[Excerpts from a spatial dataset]
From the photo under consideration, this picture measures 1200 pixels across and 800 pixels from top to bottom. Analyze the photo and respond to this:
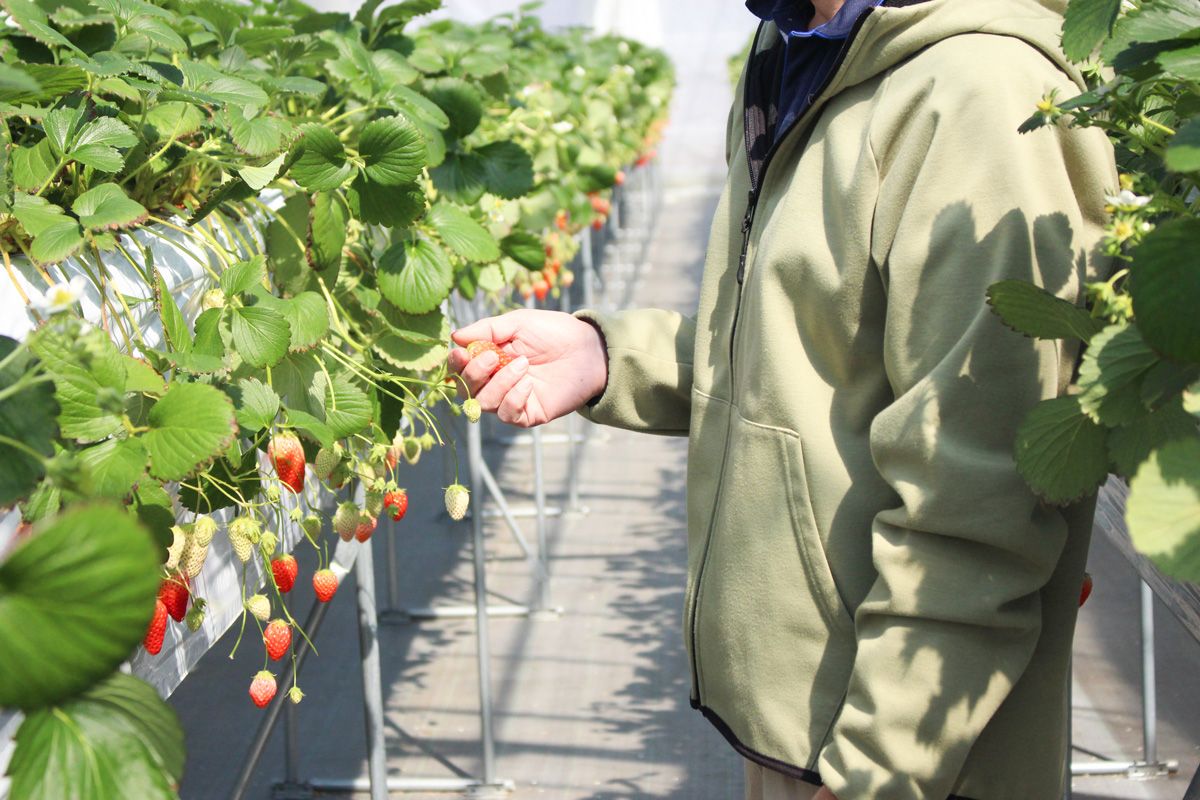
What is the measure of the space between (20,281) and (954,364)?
28.4 inches

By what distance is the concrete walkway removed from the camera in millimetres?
2906

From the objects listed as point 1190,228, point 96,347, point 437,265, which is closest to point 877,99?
point 1190,228

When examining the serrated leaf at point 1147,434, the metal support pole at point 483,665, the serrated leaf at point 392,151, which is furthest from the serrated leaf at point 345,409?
the metal support pole at point 483,665

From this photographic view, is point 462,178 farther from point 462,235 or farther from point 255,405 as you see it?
point 255,405

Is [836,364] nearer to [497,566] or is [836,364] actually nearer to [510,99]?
[510,99]

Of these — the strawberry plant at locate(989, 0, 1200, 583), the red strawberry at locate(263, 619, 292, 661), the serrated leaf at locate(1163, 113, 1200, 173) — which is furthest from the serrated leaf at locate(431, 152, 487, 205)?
the serrated leaf at locate(1163, 113, 1200, 173)

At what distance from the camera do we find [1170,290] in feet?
2.18

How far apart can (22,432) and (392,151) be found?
69 cm

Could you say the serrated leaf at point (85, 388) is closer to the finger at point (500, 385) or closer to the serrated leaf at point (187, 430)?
the serrated leaf at point (187, 430)

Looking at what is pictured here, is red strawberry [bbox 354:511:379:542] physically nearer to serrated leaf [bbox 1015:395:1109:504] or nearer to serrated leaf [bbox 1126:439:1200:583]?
serrated leaf [bbox 1015:395:1109:504]

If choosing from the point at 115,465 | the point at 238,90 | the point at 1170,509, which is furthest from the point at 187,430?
the point at 1170,509

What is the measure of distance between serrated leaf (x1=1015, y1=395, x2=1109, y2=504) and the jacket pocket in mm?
313

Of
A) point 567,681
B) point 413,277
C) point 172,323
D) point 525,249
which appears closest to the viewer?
point 172,323

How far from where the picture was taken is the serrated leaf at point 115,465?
0.80m
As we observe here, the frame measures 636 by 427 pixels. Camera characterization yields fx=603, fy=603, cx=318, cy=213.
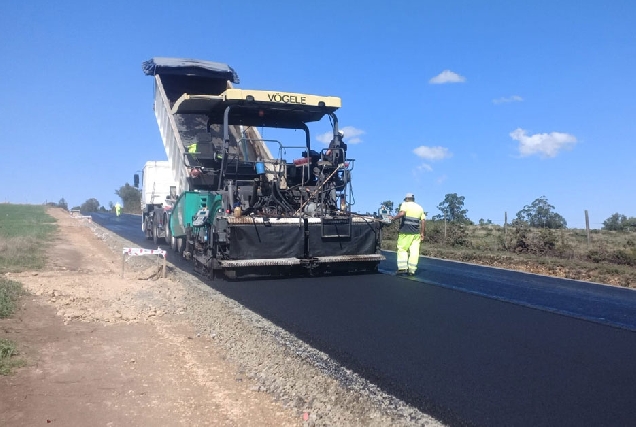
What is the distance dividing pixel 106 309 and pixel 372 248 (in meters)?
4.97

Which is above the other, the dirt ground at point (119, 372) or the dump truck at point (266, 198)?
the dump truck at point (266, 198)

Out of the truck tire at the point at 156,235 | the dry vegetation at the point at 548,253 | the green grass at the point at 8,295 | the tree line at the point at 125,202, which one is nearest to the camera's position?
the green grass at the point at 8,295

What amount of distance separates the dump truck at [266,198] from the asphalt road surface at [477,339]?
21.9 inches

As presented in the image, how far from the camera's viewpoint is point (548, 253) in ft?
54.9

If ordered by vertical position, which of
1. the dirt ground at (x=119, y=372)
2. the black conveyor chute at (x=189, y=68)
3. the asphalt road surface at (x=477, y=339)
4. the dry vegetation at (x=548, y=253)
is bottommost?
the dirt ground at (x=119, y=372)

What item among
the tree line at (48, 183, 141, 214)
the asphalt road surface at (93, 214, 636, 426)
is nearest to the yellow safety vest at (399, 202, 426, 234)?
the asphalt road surface at (93, 214, 636, 426)

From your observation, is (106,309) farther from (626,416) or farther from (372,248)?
(626,416)

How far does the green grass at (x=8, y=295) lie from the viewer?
6.96 m

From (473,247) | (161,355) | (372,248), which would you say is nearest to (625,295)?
(372,248)

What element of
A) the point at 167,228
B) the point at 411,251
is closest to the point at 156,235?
the point at 167,228

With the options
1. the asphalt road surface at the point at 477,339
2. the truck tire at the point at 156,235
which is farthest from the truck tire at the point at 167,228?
the asphalt road surface at the point at 477,339

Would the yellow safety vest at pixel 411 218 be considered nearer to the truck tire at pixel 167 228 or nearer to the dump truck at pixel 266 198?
the dump truck at pixel 266 198

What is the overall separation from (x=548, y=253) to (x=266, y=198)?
9.41m

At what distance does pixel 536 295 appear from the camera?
877 cm
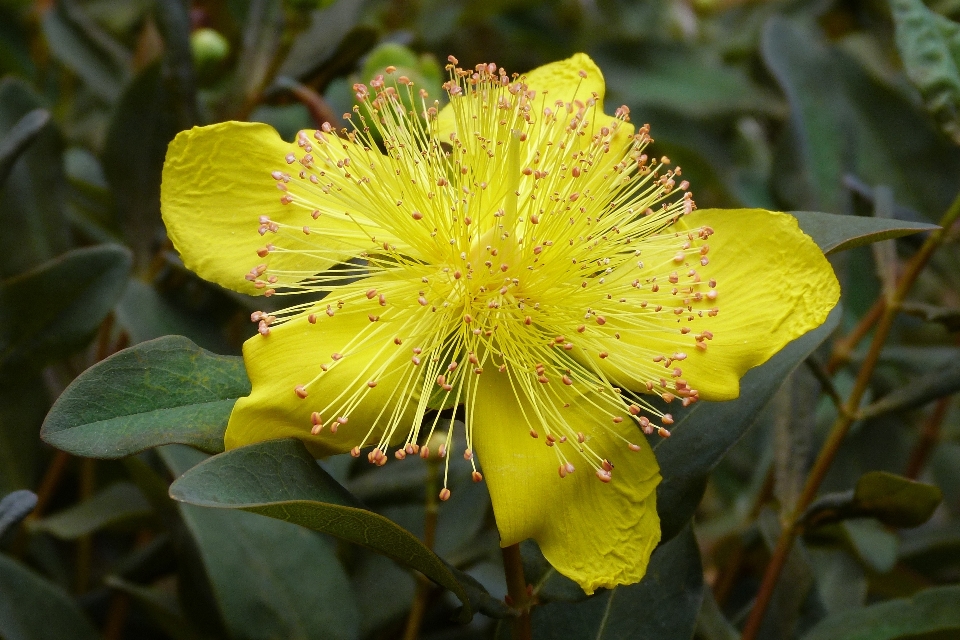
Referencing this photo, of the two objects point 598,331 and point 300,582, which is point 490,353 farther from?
point 300,582

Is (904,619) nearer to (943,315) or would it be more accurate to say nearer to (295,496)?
(943,315)

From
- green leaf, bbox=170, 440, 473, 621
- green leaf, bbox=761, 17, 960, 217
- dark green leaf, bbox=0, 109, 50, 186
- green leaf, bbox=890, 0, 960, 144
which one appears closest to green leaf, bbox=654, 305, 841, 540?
green leaf, bbox=170, 440, 473, 621

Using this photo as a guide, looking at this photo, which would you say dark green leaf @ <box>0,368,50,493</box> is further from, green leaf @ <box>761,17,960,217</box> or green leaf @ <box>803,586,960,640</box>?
green leaf @ <box>761,17,960,217</box>

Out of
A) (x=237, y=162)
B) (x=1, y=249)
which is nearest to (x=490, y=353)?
(x=237, y=162)

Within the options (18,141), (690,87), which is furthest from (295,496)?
(690,87)

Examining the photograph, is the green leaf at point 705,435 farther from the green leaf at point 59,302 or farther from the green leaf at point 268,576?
the green leaf at point 59,302
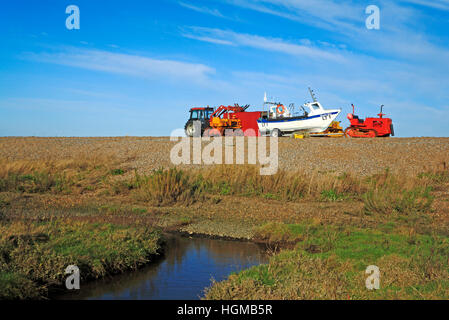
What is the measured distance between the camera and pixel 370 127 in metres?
30.8

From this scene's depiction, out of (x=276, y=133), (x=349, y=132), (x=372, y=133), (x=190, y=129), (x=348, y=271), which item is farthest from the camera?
(x=190, y=129)

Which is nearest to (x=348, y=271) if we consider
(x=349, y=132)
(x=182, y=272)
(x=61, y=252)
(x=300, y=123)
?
(x=182, y=272)

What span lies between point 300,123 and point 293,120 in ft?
1.97

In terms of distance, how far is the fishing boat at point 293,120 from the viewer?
1209 inches

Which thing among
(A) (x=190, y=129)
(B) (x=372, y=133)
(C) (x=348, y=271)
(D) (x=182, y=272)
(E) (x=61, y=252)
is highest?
(A) (x=190, y=129)

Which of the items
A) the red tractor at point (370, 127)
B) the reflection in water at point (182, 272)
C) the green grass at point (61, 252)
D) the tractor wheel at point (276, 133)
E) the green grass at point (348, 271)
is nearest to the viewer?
the green grass at point (348, 271)

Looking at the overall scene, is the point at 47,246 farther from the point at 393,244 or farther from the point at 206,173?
the point at 206,173

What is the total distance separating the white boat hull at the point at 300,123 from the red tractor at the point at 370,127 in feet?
6.07

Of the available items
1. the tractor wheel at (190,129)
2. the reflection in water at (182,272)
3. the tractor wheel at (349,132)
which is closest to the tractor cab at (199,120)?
the tractor wheel at (190,129)

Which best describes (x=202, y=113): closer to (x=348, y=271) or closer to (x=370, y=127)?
(x=370, y=127)

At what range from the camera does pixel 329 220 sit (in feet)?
40.5

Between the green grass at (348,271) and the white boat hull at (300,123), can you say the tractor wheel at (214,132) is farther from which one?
the green grass at (348,271)
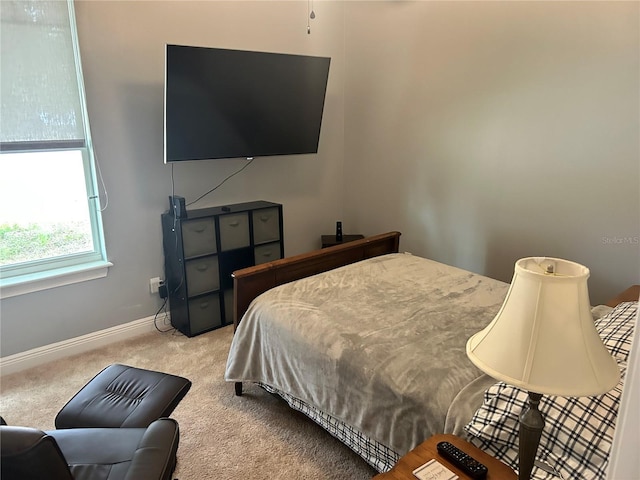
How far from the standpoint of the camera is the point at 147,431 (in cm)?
148

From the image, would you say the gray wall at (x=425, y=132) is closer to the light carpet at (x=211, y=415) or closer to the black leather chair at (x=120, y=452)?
the light carpet at (x=211, y=415)

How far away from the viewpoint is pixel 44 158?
278 centimetres

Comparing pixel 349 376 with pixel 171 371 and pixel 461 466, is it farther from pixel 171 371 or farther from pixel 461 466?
pixel 171 371

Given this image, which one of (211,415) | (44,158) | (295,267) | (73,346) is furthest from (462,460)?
(44,158)

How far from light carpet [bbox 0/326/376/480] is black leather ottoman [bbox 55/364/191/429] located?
0.42 metres

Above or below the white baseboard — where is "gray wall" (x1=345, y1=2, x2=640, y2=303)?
above

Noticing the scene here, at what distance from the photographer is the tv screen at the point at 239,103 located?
280 cm

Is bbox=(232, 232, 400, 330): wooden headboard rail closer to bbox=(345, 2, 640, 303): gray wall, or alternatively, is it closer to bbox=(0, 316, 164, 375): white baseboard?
bbox=(345, 2, 640, 303): gray wall

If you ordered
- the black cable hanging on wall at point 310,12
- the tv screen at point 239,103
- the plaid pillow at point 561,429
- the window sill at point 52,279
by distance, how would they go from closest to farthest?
the plaid pillow at point 561,429
the window sill at point 52,279
the tv screen at point 239,103
the black cable hanging on wall at point 310,12

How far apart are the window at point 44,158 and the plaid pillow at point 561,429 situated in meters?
2.57

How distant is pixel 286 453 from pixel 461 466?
104 centimetres

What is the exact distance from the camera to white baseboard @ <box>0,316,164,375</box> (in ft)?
9.07

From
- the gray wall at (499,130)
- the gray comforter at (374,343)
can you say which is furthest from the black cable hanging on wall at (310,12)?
the gray comforter at (374,343)

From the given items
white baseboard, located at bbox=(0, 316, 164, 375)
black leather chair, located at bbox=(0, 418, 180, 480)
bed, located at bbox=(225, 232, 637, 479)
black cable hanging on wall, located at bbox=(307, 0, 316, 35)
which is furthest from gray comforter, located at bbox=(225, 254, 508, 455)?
black cable hanging on wall, located at bbox=(307, 0, 316, 35)
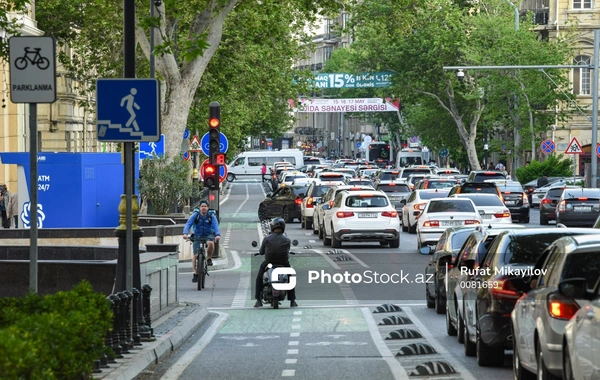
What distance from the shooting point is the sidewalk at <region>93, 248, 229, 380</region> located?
13.3 metres

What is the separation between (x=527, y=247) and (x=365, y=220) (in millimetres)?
23485

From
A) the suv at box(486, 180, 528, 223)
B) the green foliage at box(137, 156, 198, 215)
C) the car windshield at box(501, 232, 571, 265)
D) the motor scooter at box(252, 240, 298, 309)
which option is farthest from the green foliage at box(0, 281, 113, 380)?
the suv at box(486, 180, 528, 223)

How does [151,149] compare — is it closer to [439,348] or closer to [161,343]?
[161,343]

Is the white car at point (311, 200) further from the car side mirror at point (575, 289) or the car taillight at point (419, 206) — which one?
the car side mirror at point (575, 289)

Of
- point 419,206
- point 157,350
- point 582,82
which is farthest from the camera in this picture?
point 582,82

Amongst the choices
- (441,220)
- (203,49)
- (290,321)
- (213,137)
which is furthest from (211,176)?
(290,321)

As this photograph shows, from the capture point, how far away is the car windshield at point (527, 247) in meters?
14.4

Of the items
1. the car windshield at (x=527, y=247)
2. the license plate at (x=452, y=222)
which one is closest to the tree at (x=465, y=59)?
the license plate at (x=452, y=222)

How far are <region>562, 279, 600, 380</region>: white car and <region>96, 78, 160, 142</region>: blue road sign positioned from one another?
692cm

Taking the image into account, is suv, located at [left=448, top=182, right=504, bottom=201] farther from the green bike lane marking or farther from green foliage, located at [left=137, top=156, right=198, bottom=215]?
the green bike lane marking

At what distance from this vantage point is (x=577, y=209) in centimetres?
4506

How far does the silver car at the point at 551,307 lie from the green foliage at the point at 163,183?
91.5 feet

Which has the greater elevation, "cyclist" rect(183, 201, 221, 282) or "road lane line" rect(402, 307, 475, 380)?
"cyclist" rect(183, 201, 221, 282)

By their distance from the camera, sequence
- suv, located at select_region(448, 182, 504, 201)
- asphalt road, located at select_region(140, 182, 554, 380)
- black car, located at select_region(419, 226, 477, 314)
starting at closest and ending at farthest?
asphalt road, located at select_region(140, 182, 554, 380)
black car, located at select_region(419, 226, 477, 314)
suv, located at select_region(448, 182, 504, 201)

Goal of the exercise:
Reproduce the rows above word for word, from the start of the rows through the line containing "28.4 inches", with both ends included. Leave the pictures out of your answer.

Problem solution:
From the photo under consideration, this picture measures 1200 pixels across and 800 pixels from top to bottom. Analyze the photo and respond to this:
What is the measure of the space between (20,281) and (954,364)?
28.4 inches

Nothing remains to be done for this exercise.